Extrait:
============

De l’île d’Hœdic (Morbihan)
En été, quand le soleil frappe durement les façades blanches des petites maisons granitiques, le bourg d’Hœdic se mure dans le silence. Pas un chat, un chien, ni un vacancier dans les rues. Seulement les gendarmes, venus à deux ou trois pour assurer l’ordre en journée entre le 10 juillet et le 20 août. Sans avoir grand-chose à faire. « Je veux une équipe comme la BAC, qui ne tourne que la nuit et fasse respecter les lois ! », tonne pourtant Jean-Luc Chiffoleau, le maire de la commune, le cheveu blanc taillé en brosse et la mine sérieuse.

============

Données fournies:
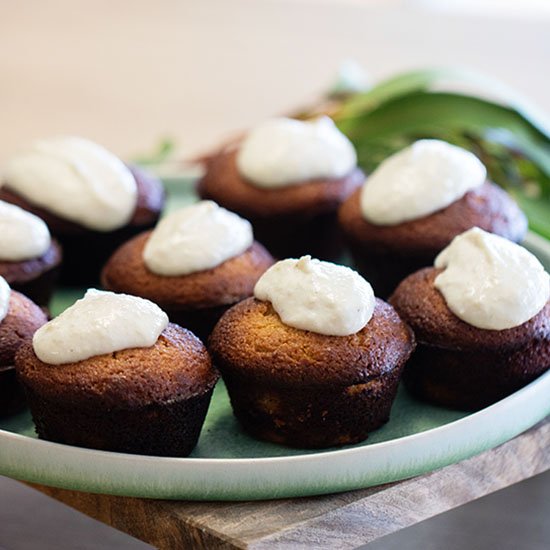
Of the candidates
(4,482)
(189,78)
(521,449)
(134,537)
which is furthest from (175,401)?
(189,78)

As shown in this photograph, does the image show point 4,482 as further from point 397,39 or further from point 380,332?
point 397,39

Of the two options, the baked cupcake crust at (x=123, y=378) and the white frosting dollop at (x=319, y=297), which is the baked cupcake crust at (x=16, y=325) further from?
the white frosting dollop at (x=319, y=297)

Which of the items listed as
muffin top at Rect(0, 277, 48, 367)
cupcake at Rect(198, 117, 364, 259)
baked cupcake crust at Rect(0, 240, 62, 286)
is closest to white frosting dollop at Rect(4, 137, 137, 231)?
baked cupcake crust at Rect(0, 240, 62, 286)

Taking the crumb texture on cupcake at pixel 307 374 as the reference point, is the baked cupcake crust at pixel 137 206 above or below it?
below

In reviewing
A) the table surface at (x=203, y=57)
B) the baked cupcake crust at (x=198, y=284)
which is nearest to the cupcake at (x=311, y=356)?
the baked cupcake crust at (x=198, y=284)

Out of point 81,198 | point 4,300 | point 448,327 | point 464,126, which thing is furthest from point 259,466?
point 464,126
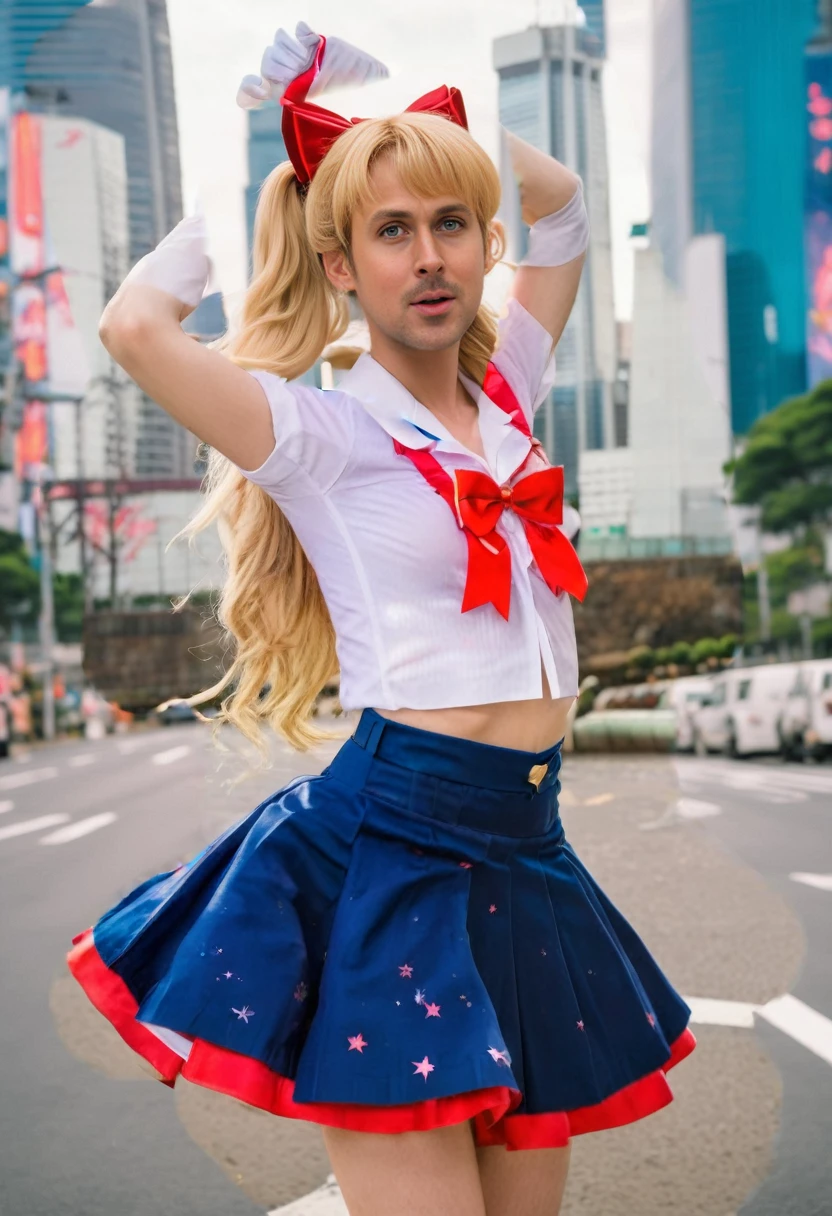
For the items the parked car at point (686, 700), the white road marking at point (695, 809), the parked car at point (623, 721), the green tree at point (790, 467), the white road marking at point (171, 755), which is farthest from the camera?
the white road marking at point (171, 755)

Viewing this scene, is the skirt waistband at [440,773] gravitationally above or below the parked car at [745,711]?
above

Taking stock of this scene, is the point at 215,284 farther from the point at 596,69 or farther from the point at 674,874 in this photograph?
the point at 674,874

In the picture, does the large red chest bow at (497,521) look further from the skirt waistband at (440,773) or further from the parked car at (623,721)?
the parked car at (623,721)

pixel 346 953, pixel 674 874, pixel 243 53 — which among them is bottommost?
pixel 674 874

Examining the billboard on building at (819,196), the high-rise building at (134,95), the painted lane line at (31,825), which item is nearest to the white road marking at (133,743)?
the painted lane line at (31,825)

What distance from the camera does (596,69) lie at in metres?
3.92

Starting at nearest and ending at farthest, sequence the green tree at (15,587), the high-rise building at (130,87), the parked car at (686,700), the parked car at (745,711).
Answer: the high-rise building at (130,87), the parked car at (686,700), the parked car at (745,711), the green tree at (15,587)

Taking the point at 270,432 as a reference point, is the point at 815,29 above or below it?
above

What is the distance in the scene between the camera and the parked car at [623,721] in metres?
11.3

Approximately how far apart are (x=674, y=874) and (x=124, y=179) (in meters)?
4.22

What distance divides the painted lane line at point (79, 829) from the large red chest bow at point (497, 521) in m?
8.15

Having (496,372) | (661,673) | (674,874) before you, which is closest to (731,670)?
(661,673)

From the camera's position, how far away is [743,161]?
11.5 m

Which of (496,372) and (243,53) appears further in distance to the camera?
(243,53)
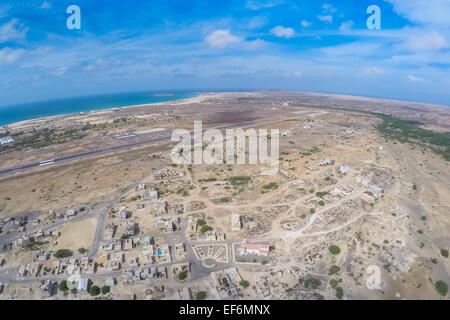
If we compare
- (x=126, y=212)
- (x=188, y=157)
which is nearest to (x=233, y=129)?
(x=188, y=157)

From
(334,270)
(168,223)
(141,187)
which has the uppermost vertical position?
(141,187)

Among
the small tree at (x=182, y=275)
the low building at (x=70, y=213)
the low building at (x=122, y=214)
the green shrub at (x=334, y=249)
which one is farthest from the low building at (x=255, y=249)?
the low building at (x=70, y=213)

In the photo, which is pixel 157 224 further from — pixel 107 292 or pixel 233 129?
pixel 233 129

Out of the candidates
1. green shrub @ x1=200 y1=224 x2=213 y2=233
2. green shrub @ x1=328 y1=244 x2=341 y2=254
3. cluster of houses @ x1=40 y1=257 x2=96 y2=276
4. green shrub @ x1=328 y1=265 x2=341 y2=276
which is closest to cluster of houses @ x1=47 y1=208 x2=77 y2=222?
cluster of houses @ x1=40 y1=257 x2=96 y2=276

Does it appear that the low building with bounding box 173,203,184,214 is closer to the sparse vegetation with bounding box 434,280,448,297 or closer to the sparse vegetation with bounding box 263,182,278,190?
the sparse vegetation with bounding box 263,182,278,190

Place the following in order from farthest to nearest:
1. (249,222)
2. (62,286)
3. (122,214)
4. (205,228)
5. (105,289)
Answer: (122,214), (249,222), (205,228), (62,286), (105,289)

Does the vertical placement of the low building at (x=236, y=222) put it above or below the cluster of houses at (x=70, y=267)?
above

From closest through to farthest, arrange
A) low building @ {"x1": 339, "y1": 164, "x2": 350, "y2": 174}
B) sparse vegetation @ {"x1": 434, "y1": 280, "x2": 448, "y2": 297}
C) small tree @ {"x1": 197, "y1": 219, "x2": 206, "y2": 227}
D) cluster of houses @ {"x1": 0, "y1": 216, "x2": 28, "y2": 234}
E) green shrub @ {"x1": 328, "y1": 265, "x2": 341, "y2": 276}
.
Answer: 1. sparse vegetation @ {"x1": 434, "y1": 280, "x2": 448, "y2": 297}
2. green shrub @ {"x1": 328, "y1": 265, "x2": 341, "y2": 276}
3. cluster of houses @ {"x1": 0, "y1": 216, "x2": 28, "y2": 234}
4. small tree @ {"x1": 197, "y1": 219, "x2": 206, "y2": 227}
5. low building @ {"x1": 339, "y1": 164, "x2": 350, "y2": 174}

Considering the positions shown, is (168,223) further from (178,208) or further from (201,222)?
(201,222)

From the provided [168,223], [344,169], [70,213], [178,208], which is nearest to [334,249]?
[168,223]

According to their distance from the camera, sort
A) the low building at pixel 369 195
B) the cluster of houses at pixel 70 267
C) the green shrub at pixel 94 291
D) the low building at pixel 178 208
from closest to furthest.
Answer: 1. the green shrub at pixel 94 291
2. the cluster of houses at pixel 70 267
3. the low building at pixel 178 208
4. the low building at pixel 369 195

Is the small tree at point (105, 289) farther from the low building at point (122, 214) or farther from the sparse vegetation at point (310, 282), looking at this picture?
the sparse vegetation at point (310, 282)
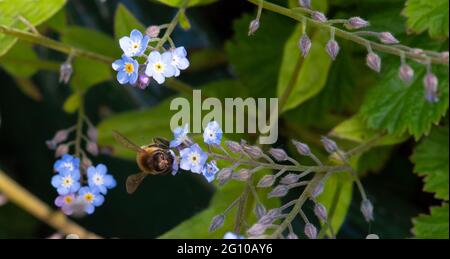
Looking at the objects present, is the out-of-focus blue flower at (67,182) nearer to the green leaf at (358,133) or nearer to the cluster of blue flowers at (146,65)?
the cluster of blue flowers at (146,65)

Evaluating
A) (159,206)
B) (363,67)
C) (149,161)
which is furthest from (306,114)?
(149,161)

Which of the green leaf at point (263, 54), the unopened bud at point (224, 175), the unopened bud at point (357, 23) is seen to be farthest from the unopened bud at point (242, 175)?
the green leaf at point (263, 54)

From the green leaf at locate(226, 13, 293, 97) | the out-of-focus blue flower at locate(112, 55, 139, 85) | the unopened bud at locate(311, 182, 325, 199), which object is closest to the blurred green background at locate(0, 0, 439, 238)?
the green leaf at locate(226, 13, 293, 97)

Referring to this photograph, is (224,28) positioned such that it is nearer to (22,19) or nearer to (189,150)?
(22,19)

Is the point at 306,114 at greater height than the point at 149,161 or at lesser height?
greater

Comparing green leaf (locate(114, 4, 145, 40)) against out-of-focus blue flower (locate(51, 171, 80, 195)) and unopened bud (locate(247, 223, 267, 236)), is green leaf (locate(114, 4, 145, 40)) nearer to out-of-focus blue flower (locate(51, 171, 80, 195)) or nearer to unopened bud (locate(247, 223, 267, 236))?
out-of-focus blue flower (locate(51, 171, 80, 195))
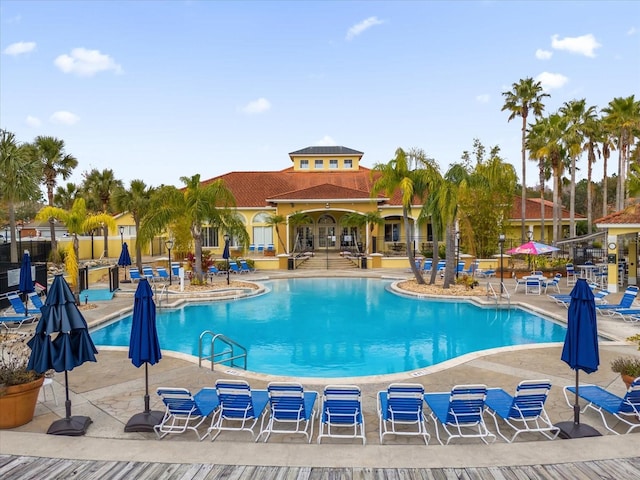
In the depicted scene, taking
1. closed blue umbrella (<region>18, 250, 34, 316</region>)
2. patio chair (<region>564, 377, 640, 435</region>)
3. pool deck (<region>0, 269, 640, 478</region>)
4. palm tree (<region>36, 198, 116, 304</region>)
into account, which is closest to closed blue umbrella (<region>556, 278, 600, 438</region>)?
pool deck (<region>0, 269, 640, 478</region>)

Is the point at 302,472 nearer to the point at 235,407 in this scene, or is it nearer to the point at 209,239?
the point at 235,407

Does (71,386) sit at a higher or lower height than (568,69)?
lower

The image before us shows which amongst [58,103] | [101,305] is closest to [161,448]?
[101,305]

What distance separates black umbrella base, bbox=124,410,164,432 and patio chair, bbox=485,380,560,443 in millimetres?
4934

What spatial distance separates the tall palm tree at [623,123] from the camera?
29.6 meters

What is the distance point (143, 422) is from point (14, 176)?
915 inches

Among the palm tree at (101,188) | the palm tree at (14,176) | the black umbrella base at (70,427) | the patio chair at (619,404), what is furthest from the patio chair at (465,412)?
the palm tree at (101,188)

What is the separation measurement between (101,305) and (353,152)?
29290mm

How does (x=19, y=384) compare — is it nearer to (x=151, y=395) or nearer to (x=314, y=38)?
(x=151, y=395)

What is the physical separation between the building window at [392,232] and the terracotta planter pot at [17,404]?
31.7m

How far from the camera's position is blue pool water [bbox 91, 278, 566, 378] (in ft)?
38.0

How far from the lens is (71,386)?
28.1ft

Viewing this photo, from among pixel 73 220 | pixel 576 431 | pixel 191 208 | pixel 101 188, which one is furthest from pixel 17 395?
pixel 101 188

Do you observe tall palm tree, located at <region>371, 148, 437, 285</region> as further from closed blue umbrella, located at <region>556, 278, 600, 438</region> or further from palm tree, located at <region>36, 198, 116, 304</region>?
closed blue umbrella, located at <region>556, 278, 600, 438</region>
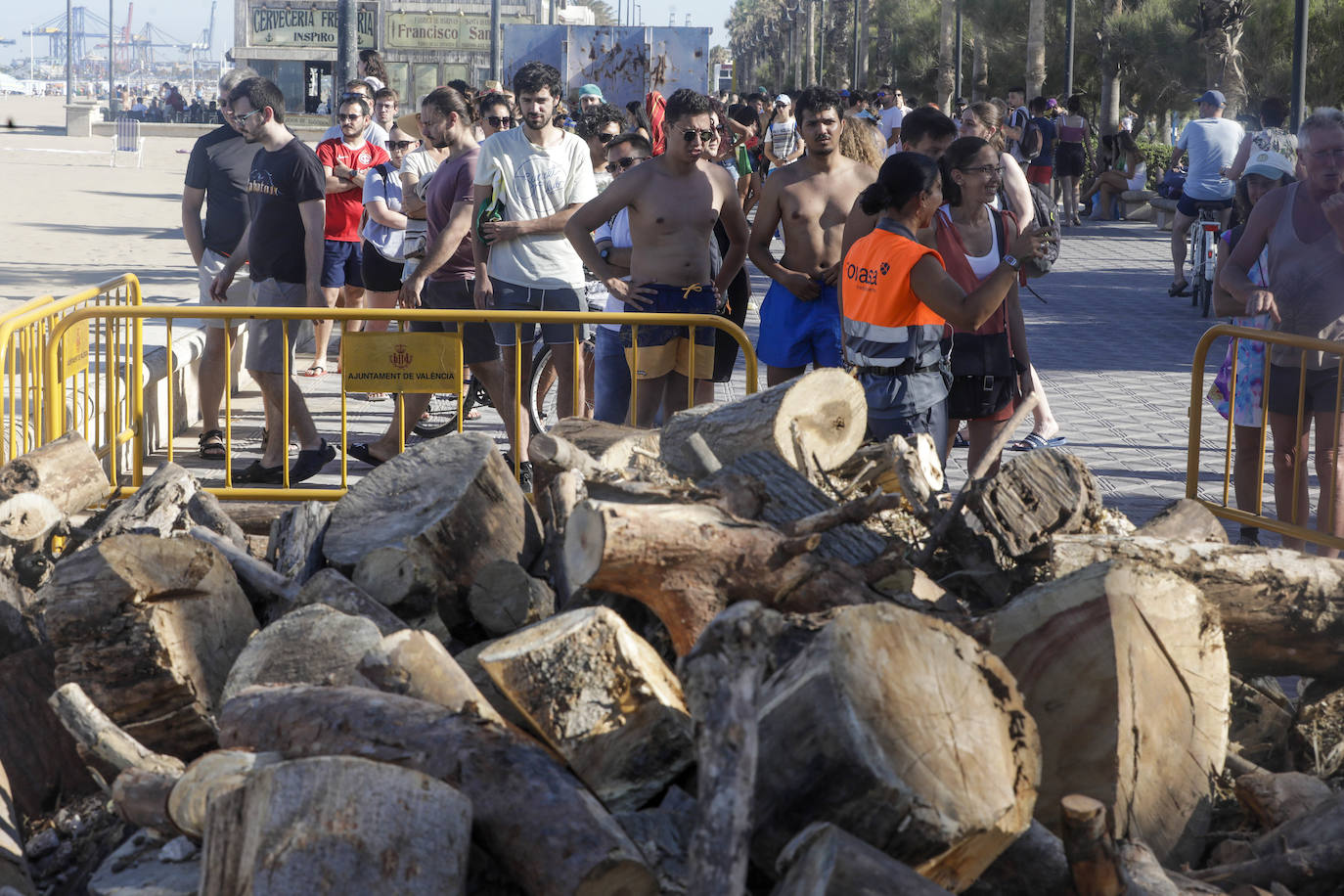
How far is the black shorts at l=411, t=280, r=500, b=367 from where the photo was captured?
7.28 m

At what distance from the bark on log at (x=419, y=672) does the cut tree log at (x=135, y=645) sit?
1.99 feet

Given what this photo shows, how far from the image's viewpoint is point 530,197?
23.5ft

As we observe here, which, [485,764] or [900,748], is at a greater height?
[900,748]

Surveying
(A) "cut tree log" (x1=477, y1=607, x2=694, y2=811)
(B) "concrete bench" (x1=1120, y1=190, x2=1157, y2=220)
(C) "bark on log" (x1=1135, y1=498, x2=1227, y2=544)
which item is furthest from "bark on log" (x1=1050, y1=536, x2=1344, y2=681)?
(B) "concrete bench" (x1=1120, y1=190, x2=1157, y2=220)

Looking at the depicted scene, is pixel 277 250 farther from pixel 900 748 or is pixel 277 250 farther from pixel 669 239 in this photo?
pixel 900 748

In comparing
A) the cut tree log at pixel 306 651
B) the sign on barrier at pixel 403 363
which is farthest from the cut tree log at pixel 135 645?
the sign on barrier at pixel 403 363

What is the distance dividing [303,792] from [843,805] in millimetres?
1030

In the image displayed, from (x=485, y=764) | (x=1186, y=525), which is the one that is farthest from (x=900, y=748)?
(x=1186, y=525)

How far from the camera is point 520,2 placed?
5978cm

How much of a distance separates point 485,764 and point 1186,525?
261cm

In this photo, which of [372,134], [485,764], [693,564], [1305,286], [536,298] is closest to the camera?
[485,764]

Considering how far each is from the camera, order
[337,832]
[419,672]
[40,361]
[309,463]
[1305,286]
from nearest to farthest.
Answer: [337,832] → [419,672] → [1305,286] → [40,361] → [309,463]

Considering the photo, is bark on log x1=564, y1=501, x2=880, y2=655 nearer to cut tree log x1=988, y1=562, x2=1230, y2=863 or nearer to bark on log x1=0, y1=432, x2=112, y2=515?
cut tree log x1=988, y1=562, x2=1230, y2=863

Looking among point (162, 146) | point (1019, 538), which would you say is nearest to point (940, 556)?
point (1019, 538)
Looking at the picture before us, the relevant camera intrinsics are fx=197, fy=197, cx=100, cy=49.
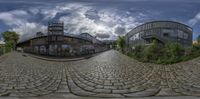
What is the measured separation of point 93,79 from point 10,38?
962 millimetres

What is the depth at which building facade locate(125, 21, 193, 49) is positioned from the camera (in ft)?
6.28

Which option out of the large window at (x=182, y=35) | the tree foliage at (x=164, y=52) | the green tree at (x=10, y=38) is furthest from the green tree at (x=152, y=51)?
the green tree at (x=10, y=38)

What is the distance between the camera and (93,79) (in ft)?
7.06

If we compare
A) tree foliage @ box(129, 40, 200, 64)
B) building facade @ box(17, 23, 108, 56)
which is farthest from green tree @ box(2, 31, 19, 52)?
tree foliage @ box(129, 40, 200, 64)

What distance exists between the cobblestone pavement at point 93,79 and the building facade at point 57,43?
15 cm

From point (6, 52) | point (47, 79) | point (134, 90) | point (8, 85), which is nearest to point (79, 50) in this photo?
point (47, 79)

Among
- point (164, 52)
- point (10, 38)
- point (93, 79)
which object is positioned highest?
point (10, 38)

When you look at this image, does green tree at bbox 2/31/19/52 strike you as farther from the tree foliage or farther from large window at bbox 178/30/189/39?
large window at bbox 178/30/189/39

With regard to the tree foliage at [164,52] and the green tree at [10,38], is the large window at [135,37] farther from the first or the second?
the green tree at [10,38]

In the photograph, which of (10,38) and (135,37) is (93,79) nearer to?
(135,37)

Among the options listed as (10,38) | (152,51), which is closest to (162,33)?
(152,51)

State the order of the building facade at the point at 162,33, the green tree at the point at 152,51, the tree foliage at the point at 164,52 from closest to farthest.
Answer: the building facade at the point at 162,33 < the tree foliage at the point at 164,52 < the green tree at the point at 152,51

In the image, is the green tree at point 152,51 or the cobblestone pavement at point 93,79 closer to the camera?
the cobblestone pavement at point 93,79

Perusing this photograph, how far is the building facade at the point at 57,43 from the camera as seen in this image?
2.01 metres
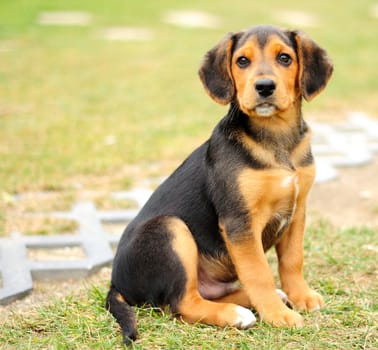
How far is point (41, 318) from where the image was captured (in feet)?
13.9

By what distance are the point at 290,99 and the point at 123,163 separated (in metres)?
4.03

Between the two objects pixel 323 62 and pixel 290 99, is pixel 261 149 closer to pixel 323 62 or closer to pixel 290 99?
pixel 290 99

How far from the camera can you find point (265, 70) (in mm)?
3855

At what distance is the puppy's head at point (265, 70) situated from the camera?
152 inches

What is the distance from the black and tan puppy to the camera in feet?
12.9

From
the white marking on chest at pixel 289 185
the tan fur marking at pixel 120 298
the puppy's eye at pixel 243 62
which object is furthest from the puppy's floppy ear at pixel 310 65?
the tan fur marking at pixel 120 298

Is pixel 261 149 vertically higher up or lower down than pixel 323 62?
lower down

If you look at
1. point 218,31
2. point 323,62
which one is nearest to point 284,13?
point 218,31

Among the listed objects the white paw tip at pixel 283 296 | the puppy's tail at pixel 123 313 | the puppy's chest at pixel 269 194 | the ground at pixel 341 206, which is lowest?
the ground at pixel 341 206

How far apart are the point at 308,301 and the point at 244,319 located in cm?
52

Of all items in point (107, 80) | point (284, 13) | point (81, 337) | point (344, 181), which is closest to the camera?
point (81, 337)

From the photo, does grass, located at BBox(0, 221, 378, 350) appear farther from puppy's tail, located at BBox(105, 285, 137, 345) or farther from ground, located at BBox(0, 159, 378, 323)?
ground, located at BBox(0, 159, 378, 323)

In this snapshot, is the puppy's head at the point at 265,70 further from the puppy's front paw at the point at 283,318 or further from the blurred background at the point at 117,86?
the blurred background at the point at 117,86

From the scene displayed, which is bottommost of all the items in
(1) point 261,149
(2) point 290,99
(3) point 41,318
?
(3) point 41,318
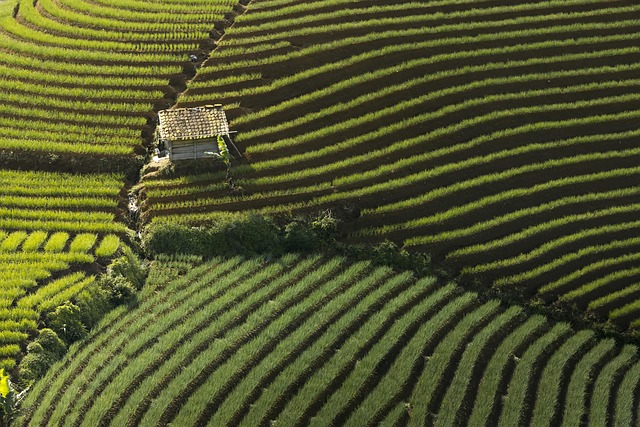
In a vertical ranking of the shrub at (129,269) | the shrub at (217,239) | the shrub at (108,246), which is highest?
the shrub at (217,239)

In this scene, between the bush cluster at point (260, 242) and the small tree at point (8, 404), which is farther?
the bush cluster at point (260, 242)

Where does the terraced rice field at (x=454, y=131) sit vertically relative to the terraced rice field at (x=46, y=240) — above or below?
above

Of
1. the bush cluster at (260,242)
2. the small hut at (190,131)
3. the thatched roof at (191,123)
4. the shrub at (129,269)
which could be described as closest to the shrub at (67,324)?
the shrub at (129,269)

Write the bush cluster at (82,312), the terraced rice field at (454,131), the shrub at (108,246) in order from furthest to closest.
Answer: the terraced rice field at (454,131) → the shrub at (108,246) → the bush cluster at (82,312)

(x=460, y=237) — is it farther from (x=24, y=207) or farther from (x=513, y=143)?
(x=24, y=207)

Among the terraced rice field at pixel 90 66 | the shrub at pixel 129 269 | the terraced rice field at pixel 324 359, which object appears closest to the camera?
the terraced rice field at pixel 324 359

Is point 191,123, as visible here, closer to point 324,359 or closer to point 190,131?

============

Recopiez intégralement l'extrait consacré à l'île d'Hœdic, sans en modifier le moindre caractère.

De l’île d’Hœdic (Morbihan)
En été, quand le soleil frappe durement les façades blanches des petites maisons granitiques, le bourg d’Hœdic se mure dans le silence. Pas un chat, un chien, ni un vacancier dans les rues. Seulement les gendarmes, venus à deux ou trois pour assurer l’ordre en journée entre le 10 juillet et le 20 août. Sans avoir grand-chose à faire. « Je veux une équipe comme la BAC, qui ne tourne que la nuit et fasse respecter les lois ! », tonne pourtant Jean-Luc Chiffoleau, le maire de la commune, le cheveu blanc taillé en brosse et la mine sérieuse.